» **課題の指示**
以下の抜粋本文では、大神島の人口はおよそ何人と述べられていますか。

» **抜粋本文**
↓

「癒しの島の夏休み」01/10/04
前の会社の上司に誘われて、宮古島を訪れた。この島を「癒しの島」と言い出した人でもある。
事前に沖縄に住む自然計画のメンバーの方から、宮古島に関することを教えていただけた。その中で一番心惹かれたのが、大神島のことだった。神々の住む島として知られる神秘的な島なのだそうである。人口50人くらいの小さな小さな島である。
総合商社という、やたらとロットが大きい話が好きな会社に勤めているのに、私は、小さいことが好きである。福岡正信さんが著書「わら一本の革命」の中で述べている言葉がある。「最小の世界に徹底すれば、最大の世界が開けてくるというのは本当だと思います。」これがとても好きである。また、「量を追求すると中身が嘘になる」というのも真理だと感じている。
去年の夏休みは、沖縄本島の沖合いにある水納島を訪れて、その美しさにすっかり心を奪われた。船で島を去るときの切ない気持ちも、心の片隅の残っている。
さて、沖縄は三度目だったが、今回初めて雨にたたられた。土砂降りの合間を縫って、港までレンタカーで出かけ、港へ着く。船は、1日三便しかない。渡ってしまったら半日帰れないことになる。雨宿りにもことかくことになるかもしれない。少し躊躇していると、丁度雨が小降りになる。これは行けということだなと思って、そのまま船に乗った。
船に同乗していた古老の方に声を掛け、島の話を聴く。何故、神の島と呼ばれるようになったかはよく分からないそうだが、やはり侵してはいけない場所というのが島内にはあちこちにあり、それを侵そうとすると災いが起こったことは度々あったのそうだ。そうして道路建設計画も頓挫し、いまだに島を一周することができない。島には伝承が沢山あって、一部の女性がそれを受け継いでいるのだが、口外されることが殆ど無いので、そのおじいさんもよく分からないらしい。
船の待合用の小屋で雨宿りしながら、小降りになるのを見計らって、山に登る。里の外れから10分ほどの行程だが、ロープが必要な程急な場所がいくつかあり、下は雨でぬかるんでいる。ズルズル滑って足元を泥だらけにしながら、頂きにたどり着く。

↑

[コレクション所収の記録]
↓

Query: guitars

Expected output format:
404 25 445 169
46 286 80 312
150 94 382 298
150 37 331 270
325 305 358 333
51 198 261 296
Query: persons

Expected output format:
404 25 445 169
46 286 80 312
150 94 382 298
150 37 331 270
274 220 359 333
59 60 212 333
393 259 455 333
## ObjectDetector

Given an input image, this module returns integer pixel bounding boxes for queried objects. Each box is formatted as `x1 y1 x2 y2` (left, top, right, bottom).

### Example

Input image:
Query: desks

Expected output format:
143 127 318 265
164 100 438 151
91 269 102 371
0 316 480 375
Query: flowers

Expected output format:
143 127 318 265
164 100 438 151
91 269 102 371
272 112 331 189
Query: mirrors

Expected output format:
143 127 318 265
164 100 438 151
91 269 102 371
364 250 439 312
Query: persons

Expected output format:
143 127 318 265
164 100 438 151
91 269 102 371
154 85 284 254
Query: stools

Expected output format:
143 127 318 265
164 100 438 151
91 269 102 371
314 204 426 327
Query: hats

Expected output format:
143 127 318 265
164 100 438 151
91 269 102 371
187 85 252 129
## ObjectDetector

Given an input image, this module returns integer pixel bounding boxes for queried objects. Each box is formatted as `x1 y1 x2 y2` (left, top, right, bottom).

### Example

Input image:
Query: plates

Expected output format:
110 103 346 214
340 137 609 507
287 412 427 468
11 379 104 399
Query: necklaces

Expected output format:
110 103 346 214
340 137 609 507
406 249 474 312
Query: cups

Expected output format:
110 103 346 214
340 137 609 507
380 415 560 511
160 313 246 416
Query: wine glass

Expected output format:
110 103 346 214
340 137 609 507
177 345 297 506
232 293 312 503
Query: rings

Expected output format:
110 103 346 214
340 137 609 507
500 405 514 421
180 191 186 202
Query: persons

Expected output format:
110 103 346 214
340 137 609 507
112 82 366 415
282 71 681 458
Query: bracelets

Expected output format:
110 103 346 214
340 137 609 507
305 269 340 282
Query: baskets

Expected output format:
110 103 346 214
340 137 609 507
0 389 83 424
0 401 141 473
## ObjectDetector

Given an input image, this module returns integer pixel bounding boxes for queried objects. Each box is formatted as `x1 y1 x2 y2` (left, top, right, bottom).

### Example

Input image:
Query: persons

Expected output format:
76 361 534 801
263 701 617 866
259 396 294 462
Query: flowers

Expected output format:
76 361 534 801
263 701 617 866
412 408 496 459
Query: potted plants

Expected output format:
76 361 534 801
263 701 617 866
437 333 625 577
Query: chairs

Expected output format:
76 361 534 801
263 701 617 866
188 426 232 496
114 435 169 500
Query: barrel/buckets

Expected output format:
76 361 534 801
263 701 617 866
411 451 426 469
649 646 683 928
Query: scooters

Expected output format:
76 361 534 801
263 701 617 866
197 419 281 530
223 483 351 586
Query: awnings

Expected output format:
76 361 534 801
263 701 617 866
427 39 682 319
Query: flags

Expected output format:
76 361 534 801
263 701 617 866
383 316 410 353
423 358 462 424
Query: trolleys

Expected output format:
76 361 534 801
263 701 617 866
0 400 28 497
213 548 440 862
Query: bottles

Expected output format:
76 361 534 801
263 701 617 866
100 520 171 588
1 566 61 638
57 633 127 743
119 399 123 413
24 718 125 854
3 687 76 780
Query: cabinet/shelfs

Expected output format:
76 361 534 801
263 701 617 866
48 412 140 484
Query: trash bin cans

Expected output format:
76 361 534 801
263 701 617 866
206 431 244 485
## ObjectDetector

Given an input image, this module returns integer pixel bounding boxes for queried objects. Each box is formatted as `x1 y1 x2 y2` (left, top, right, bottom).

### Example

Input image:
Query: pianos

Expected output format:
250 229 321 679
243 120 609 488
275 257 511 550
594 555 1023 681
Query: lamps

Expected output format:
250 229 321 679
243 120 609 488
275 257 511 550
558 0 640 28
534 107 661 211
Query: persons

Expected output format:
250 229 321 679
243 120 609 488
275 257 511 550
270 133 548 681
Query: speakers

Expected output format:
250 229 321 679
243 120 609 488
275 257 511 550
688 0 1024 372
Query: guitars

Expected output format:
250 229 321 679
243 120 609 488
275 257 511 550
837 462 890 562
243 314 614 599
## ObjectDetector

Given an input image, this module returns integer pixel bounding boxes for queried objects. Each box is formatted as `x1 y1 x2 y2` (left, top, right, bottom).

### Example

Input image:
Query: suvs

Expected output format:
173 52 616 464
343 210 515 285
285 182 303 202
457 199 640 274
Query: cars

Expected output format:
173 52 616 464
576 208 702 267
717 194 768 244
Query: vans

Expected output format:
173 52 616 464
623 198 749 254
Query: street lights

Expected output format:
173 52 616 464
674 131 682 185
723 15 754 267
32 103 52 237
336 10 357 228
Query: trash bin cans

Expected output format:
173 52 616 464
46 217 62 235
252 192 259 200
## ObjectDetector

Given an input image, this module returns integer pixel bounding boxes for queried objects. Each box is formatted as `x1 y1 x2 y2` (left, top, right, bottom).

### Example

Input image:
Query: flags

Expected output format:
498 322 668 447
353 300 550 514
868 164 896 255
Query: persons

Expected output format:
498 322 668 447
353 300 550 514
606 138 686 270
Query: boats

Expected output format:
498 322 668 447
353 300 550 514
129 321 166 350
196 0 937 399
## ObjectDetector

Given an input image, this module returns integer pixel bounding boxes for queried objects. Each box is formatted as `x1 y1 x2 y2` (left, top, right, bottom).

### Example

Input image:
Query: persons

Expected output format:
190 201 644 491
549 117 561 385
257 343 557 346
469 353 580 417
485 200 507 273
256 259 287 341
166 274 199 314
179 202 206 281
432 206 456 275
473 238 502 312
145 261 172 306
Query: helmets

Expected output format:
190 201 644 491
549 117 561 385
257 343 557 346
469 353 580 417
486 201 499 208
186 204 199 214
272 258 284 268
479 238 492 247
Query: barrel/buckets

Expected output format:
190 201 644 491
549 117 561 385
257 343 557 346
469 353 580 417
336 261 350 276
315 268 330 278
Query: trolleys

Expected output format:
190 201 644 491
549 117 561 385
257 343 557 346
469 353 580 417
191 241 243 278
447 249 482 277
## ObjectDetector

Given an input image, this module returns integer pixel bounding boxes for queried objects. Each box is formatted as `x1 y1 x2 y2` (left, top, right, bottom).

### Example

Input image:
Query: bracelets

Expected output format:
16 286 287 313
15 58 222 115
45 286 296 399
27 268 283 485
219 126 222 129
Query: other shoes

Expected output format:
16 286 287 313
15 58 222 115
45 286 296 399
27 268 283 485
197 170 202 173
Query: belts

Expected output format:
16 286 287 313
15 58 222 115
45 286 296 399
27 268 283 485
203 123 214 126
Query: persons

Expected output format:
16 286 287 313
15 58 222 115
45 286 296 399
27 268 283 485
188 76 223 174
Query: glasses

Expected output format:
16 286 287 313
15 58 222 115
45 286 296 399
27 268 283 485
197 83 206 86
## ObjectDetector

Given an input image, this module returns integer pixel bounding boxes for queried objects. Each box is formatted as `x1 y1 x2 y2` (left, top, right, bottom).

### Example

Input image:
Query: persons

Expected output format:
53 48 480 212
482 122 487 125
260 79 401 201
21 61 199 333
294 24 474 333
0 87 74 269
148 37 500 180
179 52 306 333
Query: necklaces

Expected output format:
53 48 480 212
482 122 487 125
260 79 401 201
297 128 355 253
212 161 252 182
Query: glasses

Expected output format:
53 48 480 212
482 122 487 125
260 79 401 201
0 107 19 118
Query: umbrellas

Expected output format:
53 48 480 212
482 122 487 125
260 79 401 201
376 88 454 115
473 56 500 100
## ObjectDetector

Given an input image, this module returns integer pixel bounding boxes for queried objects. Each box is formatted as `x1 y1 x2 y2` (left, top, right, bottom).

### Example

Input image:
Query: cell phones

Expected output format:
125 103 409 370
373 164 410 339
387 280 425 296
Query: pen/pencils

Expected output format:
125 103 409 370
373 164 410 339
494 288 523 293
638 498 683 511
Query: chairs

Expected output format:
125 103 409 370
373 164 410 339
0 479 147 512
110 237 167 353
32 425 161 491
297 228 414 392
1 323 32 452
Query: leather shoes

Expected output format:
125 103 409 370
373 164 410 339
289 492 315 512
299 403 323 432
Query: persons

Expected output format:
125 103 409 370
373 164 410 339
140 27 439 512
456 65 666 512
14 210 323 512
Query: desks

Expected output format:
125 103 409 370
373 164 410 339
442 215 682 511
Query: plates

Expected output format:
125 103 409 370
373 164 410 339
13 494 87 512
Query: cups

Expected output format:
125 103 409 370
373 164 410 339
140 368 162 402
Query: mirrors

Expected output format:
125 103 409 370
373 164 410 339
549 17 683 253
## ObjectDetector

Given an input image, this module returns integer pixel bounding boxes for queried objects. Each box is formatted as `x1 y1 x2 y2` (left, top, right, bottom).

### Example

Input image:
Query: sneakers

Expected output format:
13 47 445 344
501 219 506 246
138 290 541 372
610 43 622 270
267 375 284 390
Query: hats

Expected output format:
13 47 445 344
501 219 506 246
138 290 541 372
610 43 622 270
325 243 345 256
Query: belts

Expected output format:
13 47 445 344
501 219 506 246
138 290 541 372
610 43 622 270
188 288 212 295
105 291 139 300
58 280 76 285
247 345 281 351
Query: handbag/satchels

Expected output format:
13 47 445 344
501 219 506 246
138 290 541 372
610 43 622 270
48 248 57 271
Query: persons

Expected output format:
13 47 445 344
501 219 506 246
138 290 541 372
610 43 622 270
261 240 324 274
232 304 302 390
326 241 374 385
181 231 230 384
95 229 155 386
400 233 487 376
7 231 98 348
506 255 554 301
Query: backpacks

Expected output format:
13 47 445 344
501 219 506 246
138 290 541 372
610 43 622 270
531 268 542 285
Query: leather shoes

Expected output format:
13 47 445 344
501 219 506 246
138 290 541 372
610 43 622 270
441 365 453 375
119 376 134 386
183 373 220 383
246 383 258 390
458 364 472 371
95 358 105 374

↑

» **完成解答**
50人くらいです。